Intervention de Delphine Meillet

Réunion du 6 octobre 2015 à 17h00
Délégation de l'assemblée nationale aux droits des femmes et à l'égalité des chances entre les hommes et les femmes

Delphine Meillet, avocate au barreau de Paris :

Oui, et il a même été rétrogradé. Il est maintenant affecté en Seine-Saint-Denis où il fait autre chose, mais il fait toujours partie de l'administration des impôts. Un membre des services fiscaux était d'ailleurs présent à l'audience et suivait l'affaire. Il se trouve que cet individu est vraiment néfaste parce qu'il a usé de toutes les astuces de la procédure pénale pour retarder le jugement. Je vous passe les détails, mais je peux vous dire qu'il s'en est extrêmement bien sorti. Quatre ans plus tard, il vient d'être condamné à une peine d'emprisonnement – trois mois ferme et six mois de sursis – et à 4 000 euros d'amende. Il a fait appel. Quand bien même la décision est exécutoire, c'est vraiment epsilon par rapport aux dégâts commis dans la vie de cette femme.

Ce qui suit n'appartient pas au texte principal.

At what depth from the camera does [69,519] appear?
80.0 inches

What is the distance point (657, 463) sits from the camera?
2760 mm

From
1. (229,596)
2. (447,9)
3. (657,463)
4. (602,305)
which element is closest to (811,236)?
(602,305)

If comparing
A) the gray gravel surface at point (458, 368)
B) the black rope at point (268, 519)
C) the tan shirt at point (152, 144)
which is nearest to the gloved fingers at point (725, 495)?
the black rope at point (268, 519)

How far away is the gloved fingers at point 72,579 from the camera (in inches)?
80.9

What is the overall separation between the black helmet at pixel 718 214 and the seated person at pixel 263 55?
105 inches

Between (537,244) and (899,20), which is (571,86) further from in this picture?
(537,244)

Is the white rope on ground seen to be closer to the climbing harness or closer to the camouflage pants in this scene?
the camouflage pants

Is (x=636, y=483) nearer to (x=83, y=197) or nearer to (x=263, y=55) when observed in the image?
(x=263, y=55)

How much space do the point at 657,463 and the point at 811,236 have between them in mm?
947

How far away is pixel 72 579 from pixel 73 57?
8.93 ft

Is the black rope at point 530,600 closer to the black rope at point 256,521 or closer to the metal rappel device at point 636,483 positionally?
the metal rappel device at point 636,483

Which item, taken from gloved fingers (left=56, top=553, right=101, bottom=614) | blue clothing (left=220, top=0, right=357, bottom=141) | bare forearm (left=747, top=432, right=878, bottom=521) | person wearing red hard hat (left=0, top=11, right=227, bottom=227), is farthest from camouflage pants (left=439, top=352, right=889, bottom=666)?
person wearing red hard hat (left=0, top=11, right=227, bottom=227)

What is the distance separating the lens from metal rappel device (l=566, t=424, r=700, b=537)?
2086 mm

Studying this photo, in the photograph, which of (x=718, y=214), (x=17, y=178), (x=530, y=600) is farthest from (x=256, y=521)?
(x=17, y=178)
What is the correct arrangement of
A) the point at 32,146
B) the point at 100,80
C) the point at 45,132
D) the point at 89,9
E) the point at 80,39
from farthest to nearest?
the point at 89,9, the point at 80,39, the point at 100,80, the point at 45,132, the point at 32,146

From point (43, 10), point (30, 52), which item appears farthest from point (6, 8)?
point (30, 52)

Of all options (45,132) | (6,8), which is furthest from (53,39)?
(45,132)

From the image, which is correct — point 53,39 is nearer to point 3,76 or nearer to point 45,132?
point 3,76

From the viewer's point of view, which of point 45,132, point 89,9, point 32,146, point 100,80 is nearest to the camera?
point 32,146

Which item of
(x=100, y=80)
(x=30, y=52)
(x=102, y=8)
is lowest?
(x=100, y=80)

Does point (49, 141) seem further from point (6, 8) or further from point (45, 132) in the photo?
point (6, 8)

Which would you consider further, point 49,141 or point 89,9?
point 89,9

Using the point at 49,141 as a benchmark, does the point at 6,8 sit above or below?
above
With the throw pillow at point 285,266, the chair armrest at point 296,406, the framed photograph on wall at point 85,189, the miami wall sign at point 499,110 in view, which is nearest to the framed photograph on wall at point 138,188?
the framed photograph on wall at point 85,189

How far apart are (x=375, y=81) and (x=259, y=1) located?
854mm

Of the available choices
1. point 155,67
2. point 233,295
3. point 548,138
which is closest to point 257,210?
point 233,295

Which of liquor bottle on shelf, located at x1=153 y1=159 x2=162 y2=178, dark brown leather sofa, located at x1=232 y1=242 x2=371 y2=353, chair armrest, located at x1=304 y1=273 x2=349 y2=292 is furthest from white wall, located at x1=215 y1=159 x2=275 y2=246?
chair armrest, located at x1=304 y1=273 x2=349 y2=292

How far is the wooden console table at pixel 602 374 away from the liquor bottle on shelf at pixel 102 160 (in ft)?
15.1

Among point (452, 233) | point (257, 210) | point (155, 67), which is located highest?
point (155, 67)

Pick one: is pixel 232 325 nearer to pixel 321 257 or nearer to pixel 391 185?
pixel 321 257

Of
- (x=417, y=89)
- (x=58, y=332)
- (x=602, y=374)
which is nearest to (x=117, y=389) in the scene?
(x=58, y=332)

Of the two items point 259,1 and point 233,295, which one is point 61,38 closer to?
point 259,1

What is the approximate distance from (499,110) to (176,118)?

Une autre de mes clientes est une jeune femme de vingt-sept ans qui est brodeuse dans une maison de couture . Son ex-compagnon avait pris des photos d'elle, seins nus. Dix ans plus tard, il a diffusé ces photos qu'elle avait oubliées. Atterrée, elle lui a demandé – en vain – de les supprimer. Elle a alors sollicité – sans succès – Facebook. C'est alors qu'elle est venue me voir. Le problème c'est que nous n'avions pas l'adresse de ce monsieur qui, entre-temps, a déménagé.

Le troisième cas, que je voulais vous soumettre, est celui d'une mère de trente-quatre ans qui vit en région parisienne avec son mari. J'ai été contacté par le mari qui a trouvé des photos de sa femme sur des sites pornographiques amateurs. Il y a quinze ans, alors qu'elle vivait aux États-Unis, elle avait eu une aventure avec un Canadien. Ils s'étaient pris en photo. Ce monsieur avait conservé les clichés qu'il diffuse, on ne sait pas pourquoi, quinze ans plus tard. Dévastée, elle m'a demandé d'écrire aux hébergeurs pour faire supprimer ces images. Nous y sommes parvenus dans une certaine mesure mais pas totalement. Dans les poursuites engagées contre l'auteur des faits, nous nous sommes heurtés à un problème : nous n'avons pas trouvé son adresse. J'ai sollicité une avocate américaine mais, pour l'instant, nous n'avons pas obtenu le résultat escompté.

Les démarches que doivent entreprendre les victimes de vengeances pornographiques se déroulent en effet en deux temps : obtenir la suppression des images par tous les moyens ; poursuivre la personne à l'origine des divulgations.

Comment obtenir la suppression des images ? Dans les vingt-quatre heures, il faut appeler un huissier pour qu'il établisse un constat des images, et prendre attache avec l'éditeur du site ou, si ce dernier ne réagit pas, avec l'hébergeur du site. Ensuite, il faut aller voir un avocat et lui demander de faire une action en référé d'heure à heure pour supprimer les contenus litigieux.

Comment poursuivre l'auteur ? On peut engager des poursuites pénales ou civiles. Si on opte pour le pénal, car on ressent une atteinte si violente à son intimité et à son intégrité que l'on veut une sanction radicale, on intervient sur le fondement de l'article 226-1 du code pénal. Cet article, qui se rapporte à la vie privée, prévoit une peine maximale d'un an d'emprisonnement et de 45 000 euros d'amende. Deux options se présentent : soit on a besoin des services de polices pour identifier l'auteur et faire supprimer les contenus ; soit on peut faire une citation directe quand l'auteur est identifié et qu'on peut le poursuivre directement devant le tribunal correctionnel. Et c'est long, très long.

Au terme d'une réflexion avec notre client, on peut opter pour des poursuites au civil. L'action en référé visant à supprimer les contenus litigieux se fonde alors sur l'article 809 du code de procédure civile ou sur l'article 9 du code civil, qui aboutissent à peu près au même résultat. Lorsqu'il y a urgence et absence de contestation sérieuse, un jugement en référé peut prescrire des mesures conservatoires de base : la suppression immédiate des images, avec une astreinte de 150 euros par jour.